ENTRETIEN

Colette Neuville, présidente d'Adam (association de défense des actionnaires minoritaires) est entrée en décembre 2005 dans le conseil d'administration d'Eurotunnel PLC (la société britannique) et au conseil commun. Elle est censeur chez Eurotunnel SA (la société française). Nous l'avons interrogée.

Que pensez-vous de la décision du tribunal de commerce de Paris prise mercredi (lire par ailleurs) ?

C'est la meilleure solution. La négociation est déjà avancée. Il y a un accord avec les créanciers seniors. Les créanciers subordonnés, qui avaient manifesté une vive résistance au départ, ont adopté une position plus conciliante ces derniers jours. Homologuée par le tribunal, la sauvegarde s'imposera à tout le monde. La négociation pourrait se terminer pendant la période de sauvegarde. Il faudra alors encore l'accord des 850 000 actionnaires. Il n'y a pas de raison qu'ils soient hors-jeu.

Quelle a été votre première préoccupation quand vous êtes entrée au conseil?

J'ai essayé de comprendre quels étaient les problèmes majeurs. Il fallait voir ce que valait l'entreprise et quel était le niveau de dette supportable. Il s'est avéré qu'il y avait 5 milliards d'euros de dettes à effacer. Forcément, cela fait mal à quelqu'un. La stratégie du pdg Jacques Gounon de vouloir d'abord avoir un accord avec les créanciers seniors est astucieuse.

Ce qui me paraît difficile, c'est le côté binational de la société. Les obligations ne sont pas les mêmes en droit français ou britannique. Je me suis demandé jusqu'où allait mon devoir.
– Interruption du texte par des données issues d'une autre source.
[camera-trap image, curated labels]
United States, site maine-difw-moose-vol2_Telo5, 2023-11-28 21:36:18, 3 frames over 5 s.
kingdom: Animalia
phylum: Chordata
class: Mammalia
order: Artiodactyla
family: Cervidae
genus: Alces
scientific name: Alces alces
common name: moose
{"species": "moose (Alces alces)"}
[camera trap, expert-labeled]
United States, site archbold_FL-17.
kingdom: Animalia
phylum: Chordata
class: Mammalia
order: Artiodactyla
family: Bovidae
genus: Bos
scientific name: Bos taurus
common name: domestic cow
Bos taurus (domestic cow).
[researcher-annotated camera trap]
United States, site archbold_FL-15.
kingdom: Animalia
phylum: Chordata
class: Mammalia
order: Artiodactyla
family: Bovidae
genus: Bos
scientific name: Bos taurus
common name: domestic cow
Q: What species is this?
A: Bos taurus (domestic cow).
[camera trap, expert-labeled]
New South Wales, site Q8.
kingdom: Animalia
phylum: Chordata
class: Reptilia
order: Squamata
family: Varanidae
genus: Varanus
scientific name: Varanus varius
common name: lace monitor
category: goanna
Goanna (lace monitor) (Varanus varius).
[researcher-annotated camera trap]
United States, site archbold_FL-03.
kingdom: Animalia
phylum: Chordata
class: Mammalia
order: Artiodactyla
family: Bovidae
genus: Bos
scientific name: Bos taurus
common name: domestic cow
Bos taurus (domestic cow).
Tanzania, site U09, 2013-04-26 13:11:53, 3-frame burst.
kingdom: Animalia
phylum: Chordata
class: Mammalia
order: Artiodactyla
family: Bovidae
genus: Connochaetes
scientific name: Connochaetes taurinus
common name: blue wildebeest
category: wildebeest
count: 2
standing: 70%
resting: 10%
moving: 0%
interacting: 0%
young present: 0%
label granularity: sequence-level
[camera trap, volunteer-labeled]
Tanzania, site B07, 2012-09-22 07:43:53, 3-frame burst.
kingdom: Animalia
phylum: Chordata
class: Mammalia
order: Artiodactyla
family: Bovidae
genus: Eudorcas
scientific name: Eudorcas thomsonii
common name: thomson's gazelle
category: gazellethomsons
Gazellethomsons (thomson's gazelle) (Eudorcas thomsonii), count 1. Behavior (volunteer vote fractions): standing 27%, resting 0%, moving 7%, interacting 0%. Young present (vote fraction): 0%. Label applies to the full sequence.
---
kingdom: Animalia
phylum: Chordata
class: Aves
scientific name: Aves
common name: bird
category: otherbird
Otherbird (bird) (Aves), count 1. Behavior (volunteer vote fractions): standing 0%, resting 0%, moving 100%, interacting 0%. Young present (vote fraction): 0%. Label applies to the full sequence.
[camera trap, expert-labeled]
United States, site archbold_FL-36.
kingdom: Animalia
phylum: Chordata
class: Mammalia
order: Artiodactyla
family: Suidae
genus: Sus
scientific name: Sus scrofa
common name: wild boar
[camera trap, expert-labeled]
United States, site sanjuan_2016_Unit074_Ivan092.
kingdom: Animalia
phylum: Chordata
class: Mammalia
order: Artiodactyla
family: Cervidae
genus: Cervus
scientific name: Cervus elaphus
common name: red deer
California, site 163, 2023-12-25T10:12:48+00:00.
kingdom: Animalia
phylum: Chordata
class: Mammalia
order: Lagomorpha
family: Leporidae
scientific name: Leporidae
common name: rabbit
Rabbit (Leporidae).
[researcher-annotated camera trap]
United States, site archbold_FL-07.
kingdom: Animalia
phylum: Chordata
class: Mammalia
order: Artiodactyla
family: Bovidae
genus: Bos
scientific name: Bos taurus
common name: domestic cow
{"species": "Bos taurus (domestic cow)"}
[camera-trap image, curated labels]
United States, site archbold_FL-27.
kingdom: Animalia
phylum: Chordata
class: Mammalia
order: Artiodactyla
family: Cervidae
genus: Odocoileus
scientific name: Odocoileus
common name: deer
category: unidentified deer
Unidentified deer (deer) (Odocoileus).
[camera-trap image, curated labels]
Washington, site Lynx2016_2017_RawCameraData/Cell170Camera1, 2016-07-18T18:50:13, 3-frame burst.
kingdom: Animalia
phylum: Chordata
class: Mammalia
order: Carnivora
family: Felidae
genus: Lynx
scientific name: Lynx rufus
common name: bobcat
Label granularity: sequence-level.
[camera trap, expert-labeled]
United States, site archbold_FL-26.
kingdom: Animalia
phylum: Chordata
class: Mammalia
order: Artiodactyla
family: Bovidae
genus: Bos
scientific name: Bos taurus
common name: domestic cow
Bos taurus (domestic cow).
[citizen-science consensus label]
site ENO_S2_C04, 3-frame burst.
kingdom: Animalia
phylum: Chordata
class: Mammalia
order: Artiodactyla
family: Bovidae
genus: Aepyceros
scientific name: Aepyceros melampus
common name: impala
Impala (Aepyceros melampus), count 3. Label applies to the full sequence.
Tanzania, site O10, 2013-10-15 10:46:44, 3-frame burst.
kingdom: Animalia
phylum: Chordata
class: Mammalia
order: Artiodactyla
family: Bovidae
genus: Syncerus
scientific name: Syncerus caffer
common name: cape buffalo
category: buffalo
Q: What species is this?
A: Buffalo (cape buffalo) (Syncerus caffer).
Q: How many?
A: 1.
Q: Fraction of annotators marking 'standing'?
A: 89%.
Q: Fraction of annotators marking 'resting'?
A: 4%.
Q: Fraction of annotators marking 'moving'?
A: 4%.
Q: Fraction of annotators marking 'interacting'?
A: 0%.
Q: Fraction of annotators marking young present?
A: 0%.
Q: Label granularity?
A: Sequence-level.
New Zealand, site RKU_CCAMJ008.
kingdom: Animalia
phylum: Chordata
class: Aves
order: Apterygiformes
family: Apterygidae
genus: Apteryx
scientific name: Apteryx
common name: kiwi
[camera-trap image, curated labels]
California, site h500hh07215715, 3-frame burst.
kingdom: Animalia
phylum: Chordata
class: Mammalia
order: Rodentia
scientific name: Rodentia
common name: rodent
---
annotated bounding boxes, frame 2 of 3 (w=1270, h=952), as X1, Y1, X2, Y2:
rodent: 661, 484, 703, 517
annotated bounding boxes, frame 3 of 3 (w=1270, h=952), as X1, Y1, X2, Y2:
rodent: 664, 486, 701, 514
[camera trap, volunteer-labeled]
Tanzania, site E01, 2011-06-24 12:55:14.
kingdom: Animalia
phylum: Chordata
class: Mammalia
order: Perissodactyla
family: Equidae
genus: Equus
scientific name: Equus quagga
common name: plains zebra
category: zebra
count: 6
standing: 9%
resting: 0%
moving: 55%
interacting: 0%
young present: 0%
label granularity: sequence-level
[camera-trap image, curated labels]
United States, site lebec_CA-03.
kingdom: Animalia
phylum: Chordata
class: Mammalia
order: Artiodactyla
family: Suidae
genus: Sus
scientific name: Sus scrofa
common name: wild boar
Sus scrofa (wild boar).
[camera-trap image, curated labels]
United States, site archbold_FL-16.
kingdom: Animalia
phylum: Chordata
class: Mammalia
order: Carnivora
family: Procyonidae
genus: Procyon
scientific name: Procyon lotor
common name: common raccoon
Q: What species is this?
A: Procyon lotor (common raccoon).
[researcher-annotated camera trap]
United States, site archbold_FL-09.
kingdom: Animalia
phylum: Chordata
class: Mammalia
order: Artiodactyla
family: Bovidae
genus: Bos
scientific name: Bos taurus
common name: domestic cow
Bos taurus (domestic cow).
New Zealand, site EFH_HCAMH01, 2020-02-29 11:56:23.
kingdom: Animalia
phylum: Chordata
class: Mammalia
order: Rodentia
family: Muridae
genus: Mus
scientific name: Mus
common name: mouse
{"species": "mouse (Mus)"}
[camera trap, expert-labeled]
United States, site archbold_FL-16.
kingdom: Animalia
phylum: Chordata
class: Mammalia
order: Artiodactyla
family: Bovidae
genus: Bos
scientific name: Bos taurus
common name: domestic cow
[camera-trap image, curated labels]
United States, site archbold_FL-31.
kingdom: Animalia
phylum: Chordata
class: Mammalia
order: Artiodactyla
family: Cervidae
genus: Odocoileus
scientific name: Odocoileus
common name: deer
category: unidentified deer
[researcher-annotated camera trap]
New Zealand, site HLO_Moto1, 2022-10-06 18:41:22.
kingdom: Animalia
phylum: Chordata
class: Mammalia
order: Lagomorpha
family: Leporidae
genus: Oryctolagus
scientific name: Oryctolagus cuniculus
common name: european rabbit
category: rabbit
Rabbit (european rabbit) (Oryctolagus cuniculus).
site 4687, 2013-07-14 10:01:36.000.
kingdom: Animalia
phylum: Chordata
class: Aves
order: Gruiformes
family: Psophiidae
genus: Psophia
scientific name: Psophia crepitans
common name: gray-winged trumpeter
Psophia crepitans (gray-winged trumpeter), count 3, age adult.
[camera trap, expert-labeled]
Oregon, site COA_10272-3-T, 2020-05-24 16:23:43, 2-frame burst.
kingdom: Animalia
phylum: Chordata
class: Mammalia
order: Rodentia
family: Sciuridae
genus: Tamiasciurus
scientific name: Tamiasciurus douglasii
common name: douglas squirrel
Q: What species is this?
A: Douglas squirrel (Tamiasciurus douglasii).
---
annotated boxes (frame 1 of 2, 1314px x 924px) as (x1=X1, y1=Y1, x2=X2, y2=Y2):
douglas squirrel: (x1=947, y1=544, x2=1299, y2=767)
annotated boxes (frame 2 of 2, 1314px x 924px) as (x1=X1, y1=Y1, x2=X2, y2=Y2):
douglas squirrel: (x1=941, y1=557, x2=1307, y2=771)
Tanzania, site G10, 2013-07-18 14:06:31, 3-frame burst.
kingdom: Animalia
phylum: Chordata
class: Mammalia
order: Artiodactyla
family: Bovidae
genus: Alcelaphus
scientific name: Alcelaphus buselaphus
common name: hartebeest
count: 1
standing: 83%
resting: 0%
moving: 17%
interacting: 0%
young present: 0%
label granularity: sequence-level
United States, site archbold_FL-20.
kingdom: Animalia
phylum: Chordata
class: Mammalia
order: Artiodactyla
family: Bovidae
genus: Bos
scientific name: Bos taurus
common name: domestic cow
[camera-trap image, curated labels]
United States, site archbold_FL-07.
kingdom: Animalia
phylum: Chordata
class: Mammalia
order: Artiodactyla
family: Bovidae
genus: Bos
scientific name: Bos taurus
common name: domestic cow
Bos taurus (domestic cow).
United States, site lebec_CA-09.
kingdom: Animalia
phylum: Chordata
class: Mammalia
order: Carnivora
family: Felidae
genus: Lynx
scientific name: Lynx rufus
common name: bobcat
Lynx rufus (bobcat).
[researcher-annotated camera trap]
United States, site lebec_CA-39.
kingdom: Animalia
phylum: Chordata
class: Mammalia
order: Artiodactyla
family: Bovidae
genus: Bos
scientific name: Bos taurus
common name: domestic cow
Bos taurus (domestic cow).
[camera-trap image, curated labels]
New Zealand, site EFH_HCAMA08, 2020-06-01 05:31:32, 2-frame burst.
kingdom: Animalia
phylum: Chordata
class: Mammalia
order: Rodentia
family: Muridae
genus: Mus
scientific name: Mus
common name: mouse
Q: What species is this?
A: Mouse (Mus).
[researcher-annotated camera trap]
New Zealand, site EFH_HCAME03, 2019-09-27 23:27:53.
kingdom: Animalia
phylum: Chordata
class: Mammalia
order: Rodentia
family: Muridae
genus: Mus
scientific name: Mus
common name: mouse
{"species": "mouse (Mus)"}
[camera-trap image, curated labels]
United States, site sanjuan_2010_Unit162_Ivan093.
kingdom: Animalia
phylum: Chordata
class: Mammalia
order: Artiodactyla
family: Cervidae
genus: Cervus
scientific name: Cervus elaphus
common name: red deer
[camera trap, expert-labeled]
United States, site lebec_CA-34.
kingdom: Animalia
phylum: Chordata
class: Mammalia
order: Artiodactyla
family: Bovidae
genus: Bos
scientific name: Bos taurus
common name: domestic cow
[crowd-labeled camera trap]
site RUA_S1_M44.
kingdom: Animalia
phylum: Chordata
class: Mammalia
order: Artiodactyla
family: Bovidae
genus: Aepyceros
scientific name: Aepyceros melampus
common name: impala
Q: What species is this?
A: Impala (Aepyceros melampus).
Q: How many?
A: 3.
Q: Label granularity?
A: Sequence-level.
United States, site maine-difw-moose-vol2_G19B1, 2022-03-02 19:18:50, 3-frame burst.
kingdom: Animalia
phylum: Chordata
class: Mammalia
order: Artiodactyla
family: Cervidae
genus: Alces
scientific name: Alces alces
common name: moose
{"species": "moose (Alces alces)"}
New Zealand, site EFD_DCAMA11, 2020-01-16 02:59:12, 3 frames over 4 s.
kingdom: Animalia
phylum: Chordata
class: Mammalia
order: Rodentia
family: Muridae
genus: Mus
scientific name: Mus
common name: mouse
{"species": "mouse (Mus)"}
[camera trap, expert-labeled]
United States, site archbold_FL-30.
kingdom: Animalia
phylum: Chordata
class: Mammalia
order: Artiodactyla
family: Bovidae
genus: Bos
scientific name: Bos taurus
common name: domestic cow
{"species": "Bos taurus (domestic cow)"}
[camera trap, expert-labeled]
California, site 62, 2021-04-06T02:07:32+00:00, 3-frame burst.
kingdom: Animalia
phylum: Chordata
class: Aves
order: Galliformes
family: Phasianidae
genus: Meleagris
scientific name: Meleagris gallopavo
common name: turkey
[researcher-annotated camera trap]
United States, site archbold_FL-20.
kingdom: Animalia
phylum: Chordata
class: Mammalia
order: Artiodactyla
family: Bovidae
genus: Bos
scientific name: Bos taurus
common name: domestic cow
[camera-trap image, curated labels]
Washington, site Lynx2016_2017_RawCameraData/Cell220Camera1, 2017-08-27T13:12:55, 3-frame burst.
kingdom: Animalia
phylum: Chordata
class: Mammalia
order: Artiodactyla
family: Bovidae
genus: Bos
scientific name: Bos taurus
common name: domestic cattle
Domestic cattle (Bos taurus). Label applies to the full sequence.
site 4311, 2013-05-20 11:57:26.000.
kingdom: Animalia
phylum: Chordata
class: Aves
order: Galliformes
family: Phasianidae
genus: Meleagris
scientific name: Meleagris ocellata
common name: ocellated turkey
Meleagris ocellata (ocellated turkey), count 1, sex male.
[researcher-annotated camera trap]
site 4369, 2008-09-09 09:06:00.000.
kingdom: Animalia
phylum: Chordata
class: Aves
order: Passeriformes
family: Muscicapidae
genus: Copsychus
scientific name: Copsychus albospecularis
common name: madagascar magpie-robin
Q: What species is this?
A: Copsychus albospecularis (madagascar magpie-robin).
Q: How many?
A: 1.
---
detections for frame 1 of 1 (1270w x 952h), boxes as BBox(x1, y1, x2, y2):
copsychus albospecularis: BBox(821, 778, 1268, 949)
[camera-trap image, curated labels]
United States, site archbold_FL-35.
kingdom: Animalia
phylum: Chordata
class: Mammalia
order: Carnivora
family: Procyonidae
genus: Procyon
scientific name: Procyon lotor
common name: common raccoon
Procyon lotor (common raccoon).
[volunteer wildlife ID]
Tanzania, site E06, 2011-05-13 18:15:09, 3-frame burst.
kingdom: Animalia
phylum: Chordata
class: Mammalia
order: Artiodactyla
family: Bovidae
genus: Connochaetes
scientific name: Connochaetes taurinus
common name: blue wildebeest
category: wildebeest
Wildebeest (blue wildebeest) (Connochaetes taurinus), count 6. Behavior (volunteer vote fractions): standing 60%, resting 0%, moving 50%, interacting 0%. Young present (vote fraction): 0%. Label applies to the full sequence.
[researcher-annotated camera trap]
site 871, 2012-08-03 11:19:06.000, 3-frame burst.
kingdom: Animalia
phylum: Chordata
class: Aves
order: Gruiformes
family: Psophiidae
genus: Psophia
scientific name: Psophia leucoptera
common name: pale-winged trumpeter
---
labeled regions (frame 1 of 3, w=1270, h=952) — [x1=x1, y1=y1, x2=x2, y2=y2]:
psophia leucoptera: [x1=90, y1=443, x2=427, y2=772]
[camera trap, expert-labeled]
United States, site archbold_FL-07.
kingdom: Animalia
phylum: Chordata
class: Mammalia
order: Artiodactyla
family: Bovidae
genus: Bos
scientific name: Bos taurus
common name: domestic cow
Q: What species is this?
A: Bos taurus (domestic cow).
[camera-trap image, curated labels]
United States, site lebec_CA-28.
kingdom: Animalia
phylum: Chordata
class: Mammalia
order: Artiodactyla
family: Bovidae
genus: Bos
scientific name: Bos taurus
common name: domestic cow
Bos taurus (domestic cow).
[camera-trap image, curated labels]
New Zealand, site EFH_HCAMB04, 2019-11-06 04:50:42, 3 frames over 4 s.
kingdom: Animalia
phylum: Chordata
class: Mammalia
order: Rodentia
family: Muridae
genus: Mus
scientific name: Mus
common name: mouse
Le grand perdant n'est-il pas l'actionnaire de la première heure?

Certainement. C'est d'ailleurs toujours le cas pour les grands travaux d'aménagement. Je reproche aux Etats français et britannique de s'être retranchés derrière le traité de Canterbury. Ce traité signé en 1986 entre François Mitterrand et Margaret Thatcher interdit expressément tout financement public. De plus, les coûts et les retards ont été beaucoup plus importants que prévus. C'est une hypocrisie pas possible, alors que personne ne peut nier qu'il s'agit d'un ouvrage d'intérêt commun. Même l'Europe devrait payer. Le tunnel est un moyen de transport qui entraîne moins de pollution que le bateau et l'avion. Rien qu'avec les effets indirects, les différents Etats en profitent. Cela me paraît être le scandale du XXe siècle.

Autre question: pourquoi le tunnel doit-il payer son infrastructure?

Les banques ne sont-elles pas elles aussi les grandes perdantes?

C'est vrai qu'elles ont financé le projet. Mais elles ont pu provisionner les prêts qui n'ont pas été remboursés. Et ces provisions sont déductibles. Ce qui leur a permis de payer moins d'impôts. Le petit épargnant, lui, a tout perdu.

Un certain nombre d'actionnaires emmenés par l'homme d'affaires controversé Nicolas Minguet avaient réalisé un «putsch» lors de l'assemblée de 2004 sans que cela donne les résultats escomptés. Le pouvoir de l'actionnaire a-t-il des limites?

Cette assemblée était un foutoir. Je ne suis pas sûre que les votes ont été correctement comptabilisés, tout comme d'ailleurs ceux de l'année dernière où il y avait une forte mobilisation des clients de Minguet, qui sont aussi les lecteurs de son journal.